Transcribe the entries below exactly from their first line through the line containing "Albert Ginés - The First Monkey In Space", and let no picture into the copy.
[Records for the exercise Boundary: Start]
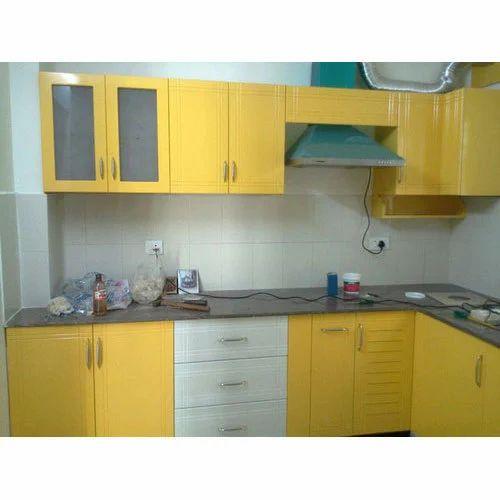Modern Plywood Residential Kitchen Cabinet Drawer Basket Rs 1100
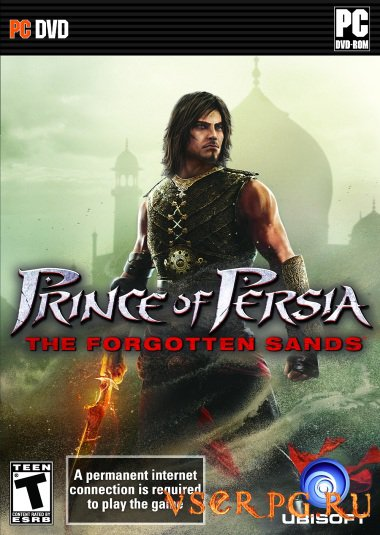 Постер игры Prince of Persia: The Forgotten Sands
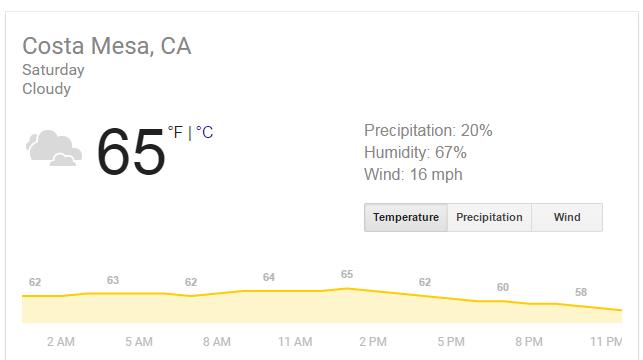 oc wahoos weather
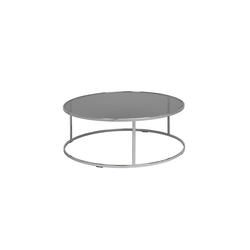 Cameo 90-1 Couchtable | Lounge tables | Christine Kröncke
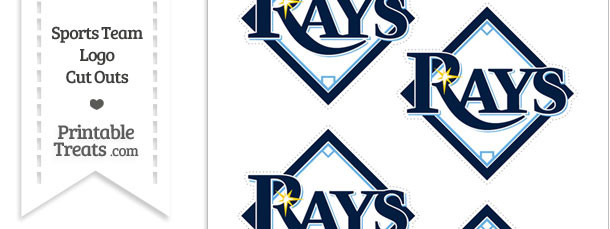 picture about Rays Printable Schedule identify Tiny Tampa Bay Rays Emblem Lower Outs Printable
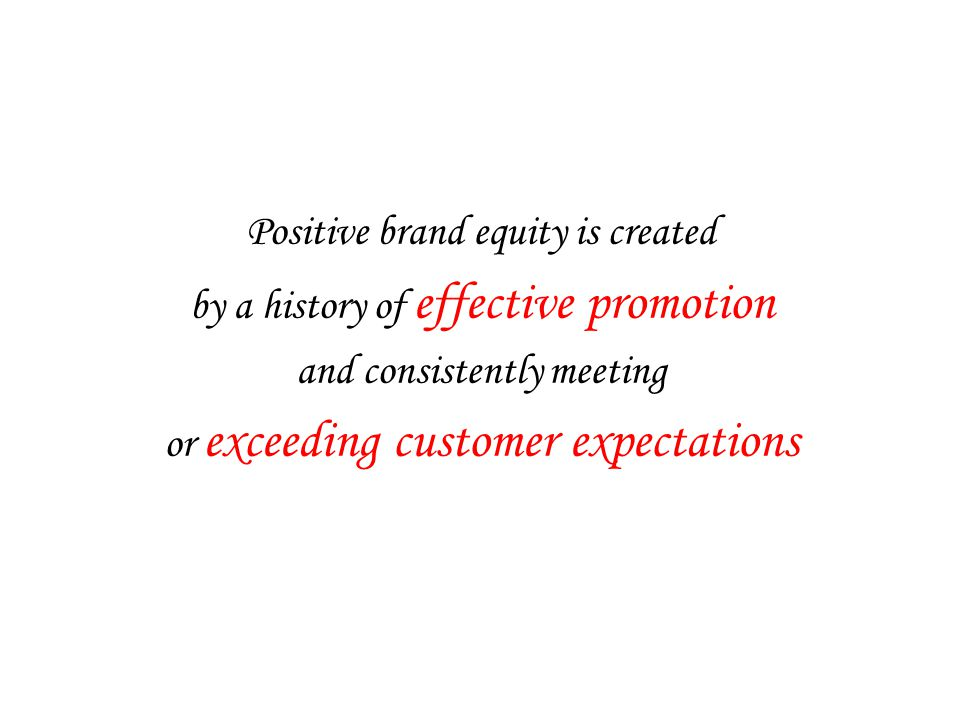 Positive brand equity is created by a history of effective promotion and consistently meeting or exceeding customer expectations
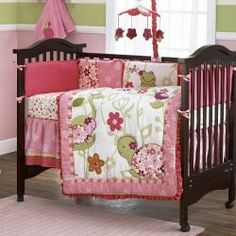News and Pictures about baby bedding sets for girls Baby Girl Bedding Baby Crib Sets, Baby Girl Crib Bedding, Baby Cribs, Baby Baby, Red Bedding Sets, Kid Beds, Toddler Bed, Turtles, Home Decor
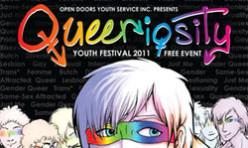 Queerosity Poster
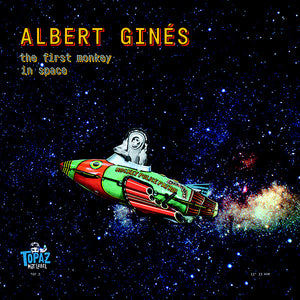 Albert Ginés - The First Monkey In Space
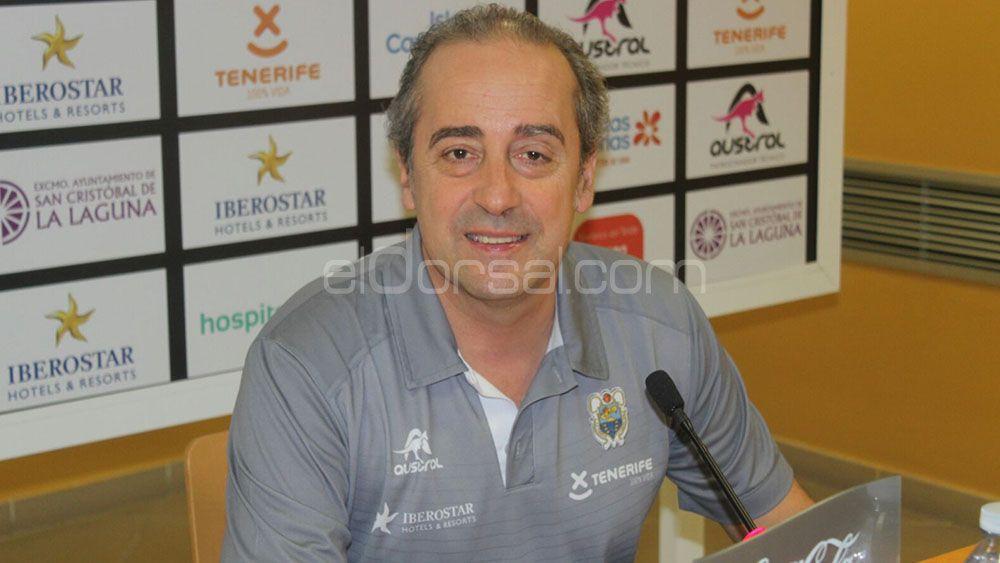 """Vidorreta: """"Con 15 victorias en 19 jornadas no sentimos presión, solo disfrutamos"""""""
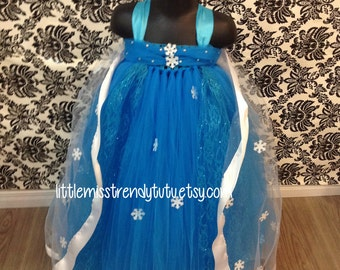 Queen Elsa Turquoise Tutu Dress with Matching Snowflake Cape, Frozen Inspired Tutu Dress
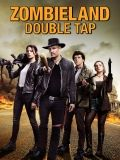 Zombieland Double Tap Poster Small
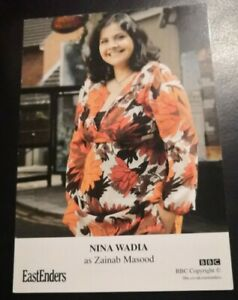 EASTENDERS UNSIGNED CAST CARD OF NINA WADIA 2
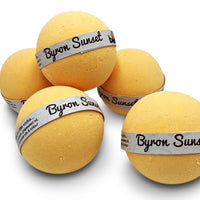 Sunset Bubble Bath Bomb Set of 6 in Beautiful Tropical Fragrance with Moisturising Butters & Oils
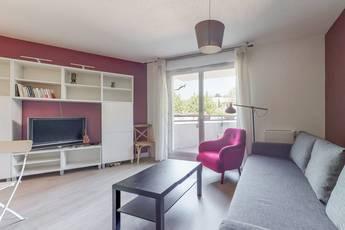 Vente studio 28m² Decines-Charpieu (69150) - 115.000€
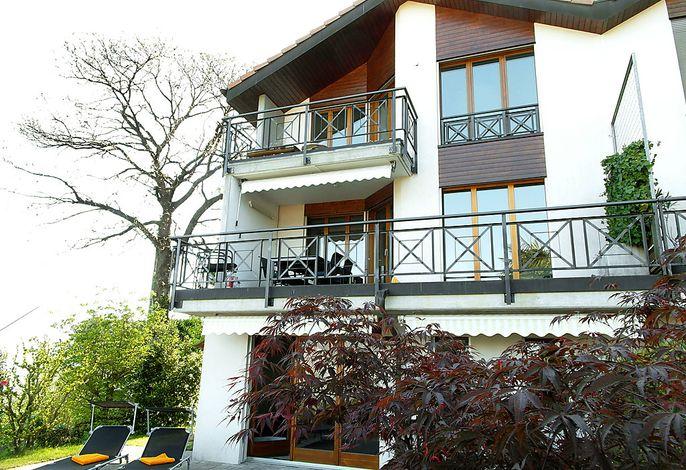 Condominio Pianone (Eckhaus)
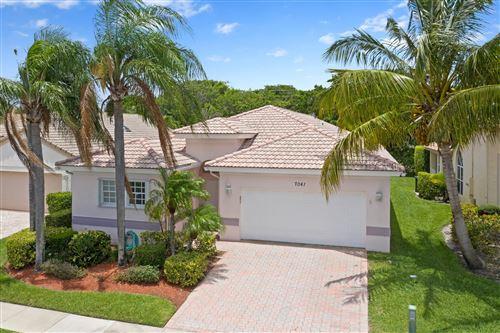Photo of 7041 NW Turtle Walk, Boca Raton, FL 33487 (MLS # RX-10725497)
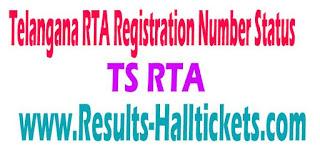 Telangana-TS-RTA-Registration-Number-Status-Telangana-RTA-Tax-Status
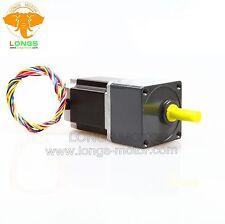 4Lead NEMA 23 reduction gearbox Stepper Motor Gear ratio 15:1,3A 20N.M CE LONGS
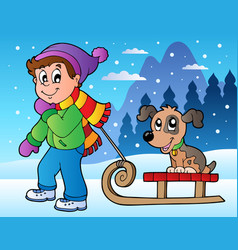 winter scene with boy and sledge vector image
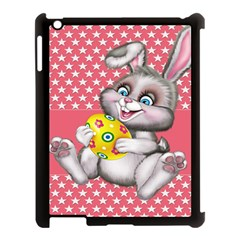 Illustration Rabbit Easter Apple Ipad 3/4 Case (black) by Sapixe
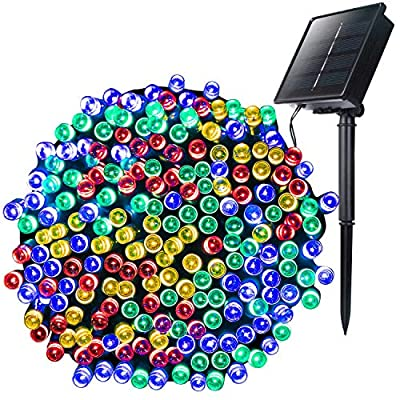 Outdoor Solar Christmas String Lights with 8 Lighting Modes, 72 Feet 200led Waterproof Solar Powered Lights for Indoor Outside Xmas Patio Garden Yard Wedding Party Tent Tree Decor, Multicolor, 1 Pack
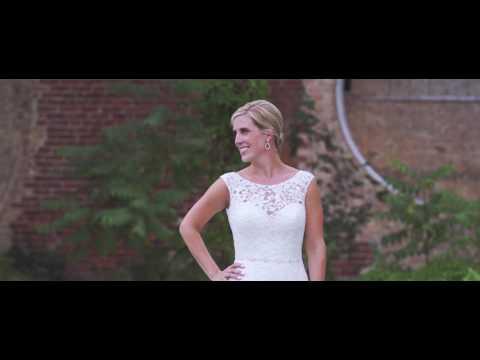 Blue Chip Casino, Hotel & Spa Michigan City Indiana Wedding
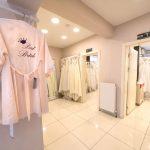 dai wedding mağaza foto (4)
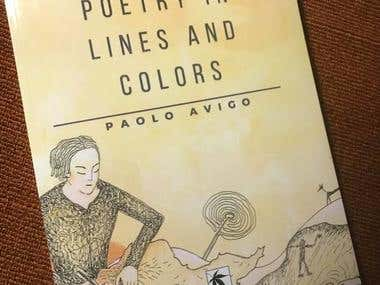 Picture Book - Poetry in lines and colors - Toku Publishing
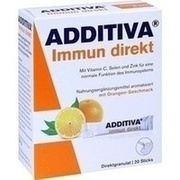 ADDITIVA Immun direkt Sticks 20 St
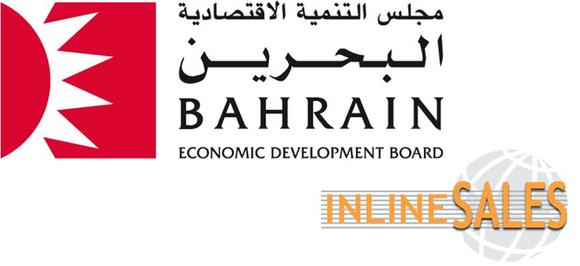 Logo_Bahrain_IS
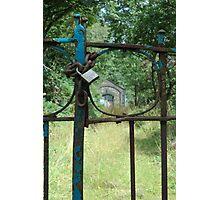 Boathouse Gate Photographic Print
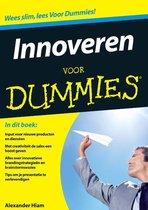 Innoveren Voor Dummies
[Records for the exercise Boundary: End]
# [Exercise answer]
Modern Plywood Residential Kitchen Cabinet Drawer Basket Rs 1100
 Постер игры Prince of Persia: The Forgotten Sands
 oc wahoos weather
 Cameo 90-1 Couchtable | Lounge tables | Christine Kröncke
 picture about Rays Printable Schedule identify Tiny Tampa Bay Rays Emblem Lower Outs Printable
 Positive brand equity is created by a history of effective promotion and consistently meeting or exceeding customer expectations
News and Pictures about baby bedding sets for girls Baby Girl Bedding Baby Crib Sets, Baby Girl Crib Bedding, Baby Cribs, Baby Baby, Red Bedding Sets, Kid Beds, Toddler Bed, Turtles, Home Decor
 Queerosity Poster
 Albert Ginés - The First Monkey In Space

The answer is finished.